- Exercise materials -

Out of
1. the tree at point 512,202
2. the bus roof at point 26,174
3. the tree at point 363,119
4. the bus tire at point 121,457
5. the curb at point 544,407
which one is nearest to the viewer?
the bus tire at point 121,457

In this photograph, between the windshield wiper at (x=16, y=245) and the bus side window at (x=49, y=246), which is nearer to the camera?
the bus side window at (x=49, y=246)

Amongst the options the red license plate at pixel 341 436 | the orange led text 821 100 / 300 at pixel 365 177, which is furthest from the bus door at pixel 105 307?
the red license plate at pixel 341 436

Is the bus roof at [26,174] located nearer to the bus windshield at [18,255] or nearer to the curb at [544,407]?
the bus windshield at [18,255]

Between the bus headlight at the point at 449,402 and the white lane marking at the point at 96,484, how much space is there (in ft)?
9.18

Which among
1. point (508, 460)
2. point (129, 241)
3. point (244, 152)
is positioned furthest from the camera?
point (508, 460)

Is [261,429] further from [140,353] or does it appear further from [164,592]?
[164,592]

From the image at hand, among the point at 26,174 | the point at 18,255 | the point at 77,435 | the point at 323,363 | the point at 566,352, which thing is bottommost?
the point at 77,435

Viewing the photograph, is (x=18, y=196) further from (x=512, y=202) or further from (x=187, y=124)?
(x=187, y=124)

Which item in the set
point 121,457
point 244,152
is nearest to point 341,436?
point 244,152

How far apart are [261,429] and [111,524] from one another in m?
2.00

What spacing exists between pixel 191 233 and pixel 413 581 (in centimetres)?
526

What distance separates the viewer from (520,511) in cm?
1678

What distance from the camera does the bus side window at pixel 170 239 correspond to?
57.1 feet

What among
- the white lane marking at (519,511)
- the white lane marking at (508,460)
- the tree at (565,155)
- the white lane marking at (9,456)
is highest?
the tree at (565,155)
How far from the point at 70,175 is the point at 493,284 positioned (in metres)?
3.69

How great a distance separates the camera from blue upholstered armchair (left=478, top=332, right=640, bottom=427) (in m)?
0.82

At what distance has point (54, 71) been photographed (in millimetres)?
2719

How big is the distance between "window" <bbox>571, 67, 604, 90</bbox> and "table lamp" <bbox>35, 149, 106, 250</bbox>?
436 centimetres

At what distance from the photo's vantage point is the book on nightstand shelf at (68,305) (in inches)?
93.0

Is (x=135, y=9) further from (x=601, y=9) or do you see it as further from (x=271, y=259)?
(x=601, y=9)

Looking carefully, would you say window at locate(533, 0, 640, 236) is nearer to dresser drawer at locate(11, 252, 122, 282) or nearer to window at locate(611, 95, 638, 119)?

- Task description -
Give every line of the records above as a JSON list of strings, one string per line, with blank lines left out.

- Exercise output -
[
  "Out of",
  "1. the tree at point 512,202",
  "2. the bus roof at point 26,174",
  "3. the tree at point 363,119",
  "4. the bus tire at point 121,457",
  "5. the curb at point 544,407",
  "which one is nearest to the viewer?",
  "the bus tire at point 121,457",
  "In this photograph, between the windshield wiper at (x=16, y=245) and the bus side window at (x=49, y=246), which is nearer to the camera?",
  "the bus side window at (x=49, y=246)",
  "Amongst the options the red license plate at pixel 341 436 | the orange led text 821 100 / 300 at pixel 365 177, which is furthest from the bus door at pixel 105 307?",
  "the red license plate at pixel 341 436",
  "Is the bus roof at [26,174] located nearer to the bus windshield at [18,255] or nearer to the curb at [544,407]?",
  "the bus windshield at [18,255]",
  "Between the bus headlight at the point at 449,402 and the white lane marking at the point at 96,484, how much space is there (in ft)?",
  "9.18",
  "Which among",
  "1. point (508, 460)",
  "2. point (129, 241)",
  "3. point (244, 152)",
  "is positioned furthest from the camera?",
  "point (508, 460)",
  "Is [261,429] further from [140,353] or does it appear further from [164,592]?",
  "[164,592]",
  "From the image at hand, among the point at 26,174 | the point at 18,255 | the point at 77,435 | the point at 323,363 | the point at 566,352, which thing is bottommost?",
  "the point at 77,435",
  "Viewing the photograph, is (x=18, y=196) further from (x=512, y=202) or further from (x=187, y=124)?",
  "(x=187, y=124)",
  "Which item in the set",
  "point 121,457",
  "point 244,152",
  "is nearest to point 341,436?",
  "point 244,152",
  "How far apart are [261,429] and [111,524] from one another in m?",
  "2.00",
  "What spacing exists between pixel 191 233 and pixel 413 581 (in centimetres)?",
  "526",
  "What distance separates the viewer from (520,511) in cm?",
  "1678",
  "What distance from the camera does the bus side window at pixel 170 239 correspond to?",
  "57.1 feet",
  "What among",
  "- the white lane marking at (519,511)",
  "- the white lane marking at (508,460)",
  "- the tree at (565,155)",
  "- the white lane marking at (9,456)",
  "is highest?",
  "the tree at (565,155)",
  "How far from the point at 70,175 is the point at 493,284 positioned (in metres)?",
  "3.69",
  "How great a distance separates the camera from blue upholstered armchair (left=478, top=332, right=640, bottom=427) (in m)?",
  "0.82",
  "At what distance has point (54, 71) been photographed (in millimetres)?",
  "2719",
  "How big is the distance between \"window\" <bbox>571, 67, 604, 90</bbox> and \"table lamp\" <bbox>35, 149, 106, 250</bbox>?",
  "436 centimetres",
  "At what distance from the photo's vantage point is the book on nightstand shelf at (68,305) (in inches)?",
  "93.0",
  "Is (x=135, y=9) further from (x=601, y=9) or do you see it as further from (x=271, y=259)?",
  "(x=601, y=9)",
  "Looking carefully, would you say window at locate(533, 0, 640, 236) is nearer to dresser drawer at locate(11, 252, 122, 282) or nearer to window at locate(611, 95, 638, 119)?"
]